Le riunioni a Bruxelles sulla crisi Covid-19 in Cina
Mentre si discute della possibile donazione di vaccini alla Cina, è prevista per oggi pomeriggio a Bruxelles una nuova riunione del Comitato per la sicurezza sanitaria dell’Ue – il gruppo consultivo informale sulla sicurezza sanitaria a livello europeo – dopo quella svoltasi giovedì scorso (29 dicembre). Il tema centrale rimane sempre quello della risposta comune a livello Ue rispetto alla nuova ondata di casi di infezioni da Coronavirus nel Paese asiatico (con la fine della politica ‘zero Covid’) e la contemporanea riapertura ai viaggi dall’8 gennaio: “Il focus sarà sulla situazione epidemiologica e sulla posizione comune dell’Ue sulle possibili misure da adottare prima della riunione dell’Ipcr“, ha reso noto il portavoce della Commissione McPhee.
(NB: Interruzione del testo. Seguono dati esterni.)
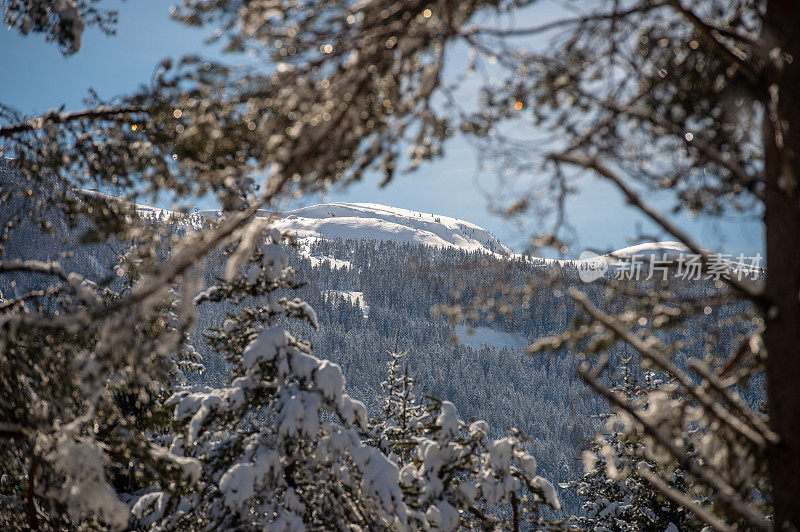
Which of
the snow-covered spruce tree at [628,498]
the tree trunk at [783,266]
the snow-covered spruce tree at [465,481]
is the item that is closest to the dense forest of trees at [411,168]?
the tree trunk at [783,266]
La riunione del meccanismo integrato di risposta politica alle crisi è stata convocata per domani (4 gennaio) dalla nuova presidenza di turno svedese del Consiglio dell’Ue, per tentare di concordare una linea unica su restrizioni o requisiti di accesso al territorio comunitario.
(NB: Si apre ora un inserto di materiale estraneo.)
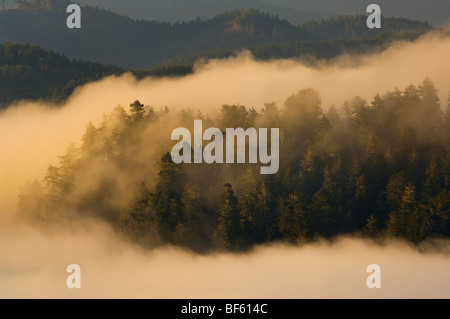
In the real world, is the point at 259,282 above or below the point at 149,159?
below

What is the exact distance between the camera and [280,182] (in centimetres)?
13162

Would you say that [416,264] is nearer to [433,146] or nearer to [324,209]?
[324,209]

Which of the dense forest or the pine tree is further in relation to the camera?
the dense forest

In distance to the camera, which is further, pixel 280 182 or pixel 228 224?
pixel 280 182

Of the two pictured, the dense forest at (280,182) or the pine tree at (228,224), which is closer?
the pine tree at (228,224)

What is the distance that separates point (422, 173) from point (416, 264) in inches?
805

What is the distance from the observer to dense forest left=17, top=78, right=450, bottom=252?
125 metres

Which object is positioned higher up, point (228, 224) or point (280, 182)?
point (280, 182)

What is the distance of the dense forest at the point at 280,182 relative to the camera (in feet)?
409
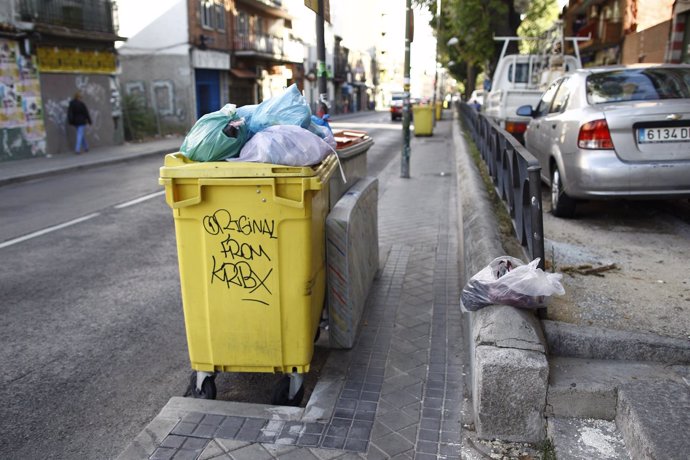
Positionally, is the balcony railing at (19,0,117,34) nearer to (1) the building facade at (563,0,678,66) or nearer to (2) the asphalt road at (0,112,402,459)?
(2) the asphalt road at (0,112,402,459)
La questione è diventata urgente dopo la decisione di Italia, Francia e Spagna di introdurre tamponi antigenici obbligatori – e, in caso di positività, test molecolari – per tutti i passeggeri provenienti dalla Cina, dal momento in cui dal primo giugno dello scorso anno non è più in vigore l’obbligo di presentare il Certificato verde digitale dell’Ue (il Green Pass Europeo) per transitare sul territorio nazionale. Ai tavoli di confronto a Bruxelles si sta cercando di evitare sia una nuova ondata pandemica sul continente sia una frammentazione dei Ventisette nelle misure adottate, secondo le lezioni apprese in quasi tre anni di gestione della pandemia. “Le misure che potrebbero essere adottate sono in linea con quelle che sono state definite dalla commissaria Kyriakides in una lettera inviata ai ministri Ue della Salute dopo la riunione del 29 dicembre”, ha aggiunto il portavoce dell’esecutivo comunitario. Come reso noto dalla stessa commissaria al termine della riunione di oggi si va verso “test prima della partenza per i viaggiatori provenienti dalla Cina, il potenziamento del monitoraggio delle acque reflue e l’aumento della sorveglianza interna“.